Em sua aversão à diversidade e à divergência, Bolsonaro já provocou tensões desnecessárias com outros Poderes e instituições, tensões que vinham se suavizando desde o acordo com o centrão — uma acomodação política que, aliás, não seria estranha ao fascismo histórico, como observou Eduardo Wolf: “Mussolini nunca teve pejo em fazer composições as mais variadas”. Nessa provisória e ilusória calmaria, o governo pôde celebrar seu mais alto índice de aprovação desde a posse, de 37%, segundo o DataFolha. O ímpeto agressivo do presidente, no entanto, voltou a emergir na semana que passou. No domingo 23, perguntado por um jornalista de O GLOBO sobre os depósitos somando R$ 89 mil que no passado Queiroz fez na conta da hoje primeira-dama, Michelle, Bolsonaro ameaçou em vez de responder: “A vontade é encher tua boca de porrada”.
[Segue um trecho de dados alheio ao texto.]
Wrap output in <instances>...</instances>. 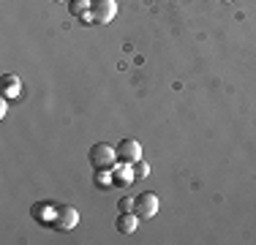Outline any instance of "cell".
<instances>
[{
	"mask_svg": "<svg viewBox=\"0 0 256 245\" xmlns=\"http://www.w3.org/2000/svg\"><path fill=\"white\" fill-rule=\"evenodd\" d=\"M88 158H90V164H93L96 172L98 169H112L114 164H118V147H112L106 142H98V144L90 147Z\"/></svg>",
	"mask_w": 256,
	"mask_h": 245,
	"instance_id": "1",
	"label": "cell"
},
{
	"mask_svg": "<svg viewBox=\"0 0 256 245\" xmlns=\"http://www.w3.org/2000/svg\"><path fill=\"white\" fill-rule=\"evenodd\" d=\"M158 207H161V202H158L156 194L144 191L139 196H134V212L139 216V220H150L158 216Z\"/></svg>",
	"mask_w": 256,
	"mask_h": 245,
	"instance_id": "2",
	"label": "cell"
},
{
	"mask_svg": "<svg viewBox=\"0 0 256 245\" xmlns=\"http://www.w3.org/2000/svg\"><path fill=\"white\" fill-rule=\"evenodd\" d=\"M93 24H109L118 16V0H90Z\"/></svg>",
	"mask_w": 256,
	"mask_h": 245,
	"instance_id": "3",
	"label": "cell"
},
{
	"mask_svg": "<svg viewBox=\"0 0 256 245\" xmlns=\"http://www.w3.org/2000/svg\"><path fill=\"white\" fill-rule=\"evenodd\" d=\"M76 224H79V210H76V207L60 204L58 210H54L52 226H54L58 232H71V229H76Z\"/></svg>",
	"mask_w": 256,
	"mask_h": 245,
	"instance_id": "4",
	"label": "cell"
},
{
	"mask_svg": "<svg viewBox=\"0 0 256 245\" xmlns=\"http://www.w3.org/2000/svg\"><path fill=\"white\" fill-rule=\"evenodd\" d=\"M118 161L120 164H136L142 161V144L136 139H123L118 144Z\"/></svg>",
	"mask_w": 256,
	"mask_h": 245,
	"instance_id": "5",
	"label": "cell"
},
{
	"mask_svg": "<svg viewBox=\"0 0 256 245\" xmlns=\"http://www.w3.org/2000/svg\"><path fill=\"white\" fill-rule=\"evenodd\" d=\"M22 93V79L16 74H3L0 76V96L3 98H20Z\"/></svg>",
	"mask_w": 256,
	"mask_h": 245,
	"instance_id": "6",
	"label": "cell"
},
{
	"mask_svg": "<svg viewBox=\"0 0 256 245\" xmlns=\"http://www.w3.org/2000/svg\"><path fill=\"white\" fill-rule=\"evenodd\" d=\"M68 11H71V16L82 20L84 24H93V16H90V0H68Z\"/></svg>",
	"mask_w": 256,
	"mask_h": 245,
	"instance_id": "7",
	"label": "cell"
},
{
	"mask_svg": "<svg viewBox=\"0 0 256 245\" xmlns=\"http://www.w3.org/2000/svg\"><path fill=\"white\" fill-rule=\"evenodd\" d=\"M118 232L120 234H134V232H136V226H139V216L136 212H120V218H118Z\"/></svg>",
	"mask_w": 256,
	"mask_h": 245,
	"instance_id": "8",
	"label": "cell"
},
{
	"mask_svg": "<svg viewBox=\"0 0 256 245\" xmlns=\"http://www.w3.org/2000/svg\"><path fill=\"white\" fill-rule=\"evenodd\" d=\"M134 180H136V174H134V164H123V166L114 172V182H118V186H131Z\"/></svg>",
	"mask_w": 256,
	"mask_h": 245,
	"instance_id": "9",
	"label": "cell"
},
{
	"mask_svg": "<svg viewBox=\"0 0 256 245\" xmlns=\"http://www.w3.org/2000/svg\"><path fill=\"white\" fill-rule=\"evenodd\" d=\"M30 212H33L36 220H46V224H52V220H54V212H50V207H46V204H33V210H30Z\"/></svg>",
	"mask_w": 256,
	"mask_h": 245,
	"instance_id": "10",
	"label": "cell"
},
{
	"mask_svg": "<svg viewBox=\"0 0 256 245\" xmlns=\"http://www.w3.org/2000/svg\"><path fill=\"white\" fill-rule=\"evenodd\" d=\"M134 174H136V180H142V177H148V174H150V164H144V161H136V164H134Z\"/></svg>",
	"mask_w": 256,
	"mask_h": 245,
	"instance_id": "11",
	"label": "cell"
},
{
	"mask_svg": "<svg viewBox=\"0 0 256 245\" xmlns=\"http://www.w3.org/2000/svg\"><path fill=\"white\" fill-rule=\"evenodd\" d=\"M118 210L120 212H131L134 210V199H131V196H123V199L118 202Z\"/></svg>",
	"mask_w": 256,
	"mask_h": 245,
	"instance_id": "12",
	"label": "cell"
},
{
	"mask_svg": "<svg viewBox=\"0 0 256 245\" xmlns=\"http://www.w3.org/2000/svg\"><path fill=\"white\" fill-rule=\"evenodd\" d=\"M6 101H8V98H0V118H6V112H8V109H6Z\"/></svg>",
	"mask_w": 256,
	"mask_h": 245,
	"instance_id": "13",
	"label": "cell"
},
{
	"mask_svg": "<svg viewBox=\"0 0 256 245\" xmlns=\"http://www.w3.org/2000/svg\"><path fill=\"white\" fill-rule=\"evenodd\" d=\"M221 3H232V0H221Z\"/></svg>",
	"mask_w": 256,
	"mask_h": 245,
	"instance_id": "14",
	"label": "cell"
},
{
	"mask_svg": "<svg viewBox=\"0 0 256 245\" xmlns=\"http://www.w3.org/2000/svg\"><path fill=\"white\" fill-rule=\"evenodd\" d=\"M54 3H63V0H54Z\"/></svg>",
	"mask_w": 256,
	"mask_h": 245,
	"instance_id": "15",
	"label": "cell"
}]
</instances>
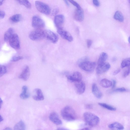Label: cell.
Instances as JSON below:
<instances>
[{
  "instance_id": "74e56055",
  "label": "cell",
  "mask_w": 130,
  "mask_h": 130,
  "mask_svg": "<svg viewBox=\"0 0 130 130\" xmlns=\"http://www.w3.org/2000/svg\"><path fill=\"white\" fill-rule=\"evenodd\" d=\"M120 71L121 70L120 69H117V70L114 71V72H113V75H115L117 74H118L120 72Z\"/></svg>"
},
{
  "instance_id": "1f68e13d",
  "label": "cell",
  "mask_w": 130,
  "mask_h": 130,
  "mask_svg": "<svg viewBox=\"0 0 130 130\" xmlns=\"http://www.w3.org/2000/svg\"><path fill=\"white\" fill-rule=\"evenodd\" d=\"M126 89L124 87H121L115 89L114 91L118 92H123L126 91Z\"/></svg>"
},
{
  "instance_id": "d4e9b609",
  "label": "cell",
  "mask_w": 130,
  "mask_h": 130,
  "mask_svg": "<svg viewBox=\"0 0 130 130\" xmlns=\"http://www.w3.org/2000/svg\"><path fill=\"white\" fill-rule=\"evenodd\" d=\"M114 18L116 20L122 22L124 21L123 16L121 12L119 11H117L114 15Z\"/></svg>"
},
{
  "instance_id": "7dc6e473",
  "label": "cell",
  "mask_w": 130,
  "mask_h": 130,
  "mask_svg": "<svg viewBox=\"0 0 130 130\" xmlns=\"http://www.w3.org/2000/svg\"><path fill=\"white\" fill-rule=\"evenodd\" d=\"M80 130H90L88 128H83L82 129Z\"/></svg>"
},
{
  "instance_id": "8fae6325",
  "label": "cell",
  "mask_w": 130,
  "mask_h": 130,
  "mask_svg": "<svg viewBox=\"0 0 130 130\" xmlns=\"http://www.w3.org/2000/svg\"><path fill=\"white\" fill-rule=\"evenodd\" d=\"M57 32L60 36L63 39L71 42L73 39L72 35L67 31L64 30L62 28L57 29Z\"/></svg>"
},
{
  "instance_id": "f1b7e54d",
  "label": "cell",
  "mask_w": 130,
  "mask_h": 130,
  "mask_svg": "<svg viewBox=\"0 0 130 130\" xmlns=\"http://www.w3.org/2000/svg\"><path fill=\"white\" fill-rule=\"evenodd\" d=\"M130 60L129 58H128L123 60L122 62L121 66L122 68L126 67H129L130 66Z\"/></svg>"
},
{
  "instance_id": "d590c367",
  "label": "cell",
  "mask_w": 130,
  "mask_h": 130,
  "mask_svg": "<svg viewBox=\"0 0 130 130\" xmlns=\"http://www.w3.org/2000/svg\"><path fill=\"white\" fill-rule=\"evenodd\" d=\"M92 41V40L90 39H88L87 41V44L88 48H89L91 46Z\"/></svg>"
},
{
  "instance_id": "d6a6232c",
  "label": "cell",
  "mask_w": 130,
  "mask_h": 130,
  "mask_svg": "<svg viewBox=\"0 0 130 130\" xmlns=\"http://www.w3.org/2000/svg\"><path fill=\"white\" fill-rule=\"evenodd\" d=\"M69 1L74 6L76 7L77 8H81L80 5L76 2L73 0H69Z\"/></svg>"
},
{
  "instance_id": "52a82bcc",
  "label": "cell",
  "mask_w": 130,
  "mask_h": 130,
  "mask_svg": "<svg viewBox=\"0 0 130 130\" xmlns=\"http://www.w3.org/2000/svg\"><path fill=\"white\" fill-rule=\"evenodd\" d=\"M10 46L15 49H18L20 48V43L19 38L18 35L13 34L9 40Z\"/></svg>"
},
{
  "instance_id": "60d3db41",
  "label": "cell",
  "mask_w": 130,
  "mask_h": 130,
  "mask_svg": "<svg viewBox=\"0 0 130 130\" xmlns=\"http://www.w3.org/2000/svg\"><path fill=\"white\" fill-rule=\"evenodd\" d=\"M56 130H68L66 129L63 128H58Z\"/></svg>"
},
{
  "instance_id": "44dd1931",
  "label": "cell",
  "mask_w": 130,
  "mask_h": 130,
  "mask_svg": "<svg viewBox=\"0 0 130 130\" xmlns=\"http://www.w3.org/2000/svg\"><path fill=\"white\" fill-rule=\"evenodd\" d=\"M14 34V30L12 28H9L6 32L4 35V41L7 42L9 40L10 38Z\"/></svg>"
},
{
  "instance_id": "bcb514c9",
  "label": "cell",
  "mask_w": 130,
  "mask_h": 130,
  "mask_svg": "<svg viewBox=\"0 0 130 130\" xmlns=\"http://www.w3.org/2000/svg\"><path fill=\"white\" fill-rule=\"evenodd\" d=\"M4 1L0 0V6H1L3 3Z\"/></svg>"
},
{
  "instance_id": "f546056e",
  "label": "cell",
  "mask_w": 130,
  "mask_h": 130,
  "mask_svg": "<svg viewBox=\"0 0 130 130\" xmlns=\"http://www.w3.org/2000/svg\"><path fill=\"white\" fill-rule=\"evenodd\" d=\"M7 72L6 68L5 66L0 65V77L6 73Z\"/></svg>"
},
{
  "instance_id": "2e32d148",
  "label": "cell",
  "mask_w": 130,
  "mask_h": 130,
  "mask_svg": "<svg viewBox=\"0 0 130 130\" xmlns=\"http://www.w3.org/2000/svg\"><path fill=\"white\" fill-rule=\"evenodd\" d=\"M36 94L32 96V98L37 101L43 100L44 99V96L41 90L40 89H35L34 91Z\"/></svg>"
},
{
  "instance_id": "cb8c5ba5",
  "label": "cell",
  "mask_w": 130,
  "mask_h": 130,
  "mask_svg": "<svg viewBox=\"0 0 130 130\" xmlns=\"http://www.w3.org/2000/svg\"><path fill=\"white\" fill-rule=\"evenodd\" d=\"M108 56L107 54L104 52L100 54L98 61V64H100L105 62L108 58Z\"/></svg>"
},
{
  "instance_id": "f35d334b",
  "label": "cell",
  "mask_w": 130,
  "mask_h": 130,
  "mask_svg": "<svg viewBox=\"0 0 130 130\" xmlns=\"http://www.w3.org/2000/svg\"><path fill=\"white\" fill-rule=\"evenodd\" d=\"M116 81L115 80H113L112 82V89L115 88L116 85Z\"/></svg>"
},
{
  "instance_id": "83f0119b",
  "label": "cell",
  "mask_w": 130,
  "mask_h": 130,
  "mask_svg": "<svg viewBox=\"0 0 130 130\" xmlns=\"http://www.w3.org/2000/svg\"><path fill=\"white\" fill-rule=\"evenodd\" d=\"M18 1L20 4L24 5L28 9H30L31 8V4L28 1L19 0Z\"/></svg>"
},
{
  "instance_id": "ab89813d",
  "label": "cell",
  "mask_w": 130,
  "mask_h": 130,
  "mask_svg": "<svg viewBox=\"0 0 130 130\" xmlns=\"http://www.w3.org/2000/svg\"><path fill=\"white\" fill-rule=\"evenodd\" d=\"M3 103V101L0 98V109L1 108Z\"/></svg>"
},
{
  "instance_id": "c3c4849f",
  "label": "cell",
  "mask_w": 130,
  "mask_h": 130,
  "mask_svg": "<svg viewBox=\"0 0 130 130\" xmlns=\"http://www.w3.org/2000/svg\"><path fill=\"white\" fill-rule=\"evenodd\" d=\"M128 41L129 43L130 42V37H129L128 39Z\"/></svg>"
},
{
  "instance_id": "5bb4252c",
  "label": "cell",
  "mask_w": 130,
  "mask_h": 130,
  "mask_svg": "<svg viewBox=\"0 0 130 130\" xmlns=\"http://www.w3.org/2000/svg\"><path fill=\"white\" fill-rule=\"evenodd\" d=\"M74 19L77 21L81 22L83 21L84 18V14L83 10L81 7L76 8L74 12Z\"/></svg>"
},
{
  "instance_id": "ee69618b",
  "label": "cell",
  "mask_w": 130,
  "mask_h": 130,
  "mask_svg": "<svg viewBox=\"0 0 130 130\" xmlns=\"http://www.w3.org/2000/svg\"><path fill=\"white\" fill-rule=\"evenodd\" d=\"M66 4L68 6L69 5V3L67 1L64 0V1Z\"/></svg>"
},
{
  "instance_id": "30bf717a",
  "label": "cell",
  "mask_w": 130,
  "mask_h": 130,
  "mask_svg": "<svg viewBox=\"0 0 130 130\" xmlns=\"http://www.w3.org/2000/svg\"><path fill=\"white\" fill-rule=\"evenodd\" d=\"M110 67V65L108 62H105L102 64L98 65L96 69L97 73L101 74L108 71Z\"/></svg>"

No dia seguinte, no Planalto, em novo ataque à imprensa, o presidente reafirmou uma de suas muitas crenças infundadas sobre a Covid-19, a já folclórica noção de que um “histórico de atleta” diminui a probabilidade de óbito pela doença — é por isso, disse Bolsonaro, que ele mesmo sobrevive ao vírus, ao passo que o jornalista “bundão” que contrair a doença pode ter menos sorte. A declaração foi dada em um evento chamado “Brasil vencendo a Covid” — o que é em si mesmo uma impostura: no mesmo dia, a conta dos mortos da Covid chegou a mais de 115 mil. Bolsonaro vem espalhando desinformação desde o início da pandemia, minimizando sua gravidade e insistindo no potencial de cura da hidroxicloroquina, cuja eficácia foi desmentida por estudos científicos. O presidente também faz afirmações bombásticas e infundadas sobre o sistema político — disse em março que as eleições de 2018 foram fraudadas para que ele não vencesse já no primeiro turno — e nega o caráter ditatorial do regime militar implantado pelo golpe de 1964. Não são meros destemperos verbais: em linha com as “mentiras fascistas” dissecadas no livro de Finchelstein, essas são distorções e falsidades que colocam em perigo a vida dos brasileiros, que desacreditam a democracia representativa, que conspurcam a história. George Orwell recomendava circunspecção no emprego da qualificação “fascista”. Seria recomendável que Bolsonaro mostrasse a mesma circunspecção para não merecê-la.